Though Wessel, of Belle Vernon, Pa., took immediate action, having a plan hasn't paid off in another job yet. But the 31-year-old has a few promising leads and knows it was important to move fast.

"If I can acquire a job with only being unemployed for three months in this market, I'll consider it a success," he says.

Here are important things to do if you get a pink slip:

1. Tap Your (Ex-) Employer for Assistance

Getting laid off can be so stunning that the tendency is to walk away and say you'll figure things out on your own. But many companies offer help beyond the basic severance package, such as access to legal counsel or clients and outplacement resources.

Human resources departments sometimes even will negotiate the terms, such as payouts for vacation time, or work with you on legitimate ways to extend your benefits, according to Heather Hammitt of the Illinois State Council of the Society of Human Resource Management.

For example, if you're dismissed toward the end of the month, you might be allowed to stay on the payroll until the beginning of the next one so you're covered under the group insurance plan for another month.

"Most organizations know that downsizing isn't the greatest public relations move," says Hammitt, who also is head of human resources at a bank in Ottawa, Ill. "So they know that if they help their (laid-off) employees, word will get out in the community."

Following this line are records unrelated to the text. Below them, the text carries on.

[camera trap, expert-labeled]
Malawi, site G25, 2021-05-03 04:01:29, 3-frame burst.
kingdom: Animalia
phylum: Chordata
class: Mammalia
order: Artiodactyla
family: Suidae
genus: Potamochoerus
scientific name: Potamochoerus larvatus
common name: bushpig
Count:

2. Register for Unemployment Benefits

Even if you don't expect to be out of work for long, file for unemployment insurance benefits promptly. The sooner you do so, the sooner you'll have that extra check to slow the drain on your savings.

To find your local unemployment insurance agency, call the US Labor Department at (877) US2-JOBS or visit the following link:

In order to qualify, you must have been laid off, not fired, and have worked for a stipulated minimum amount of time -- typically a year and a half. Once you've registered, you must show you're looking for work in order to receive your weekly benefit.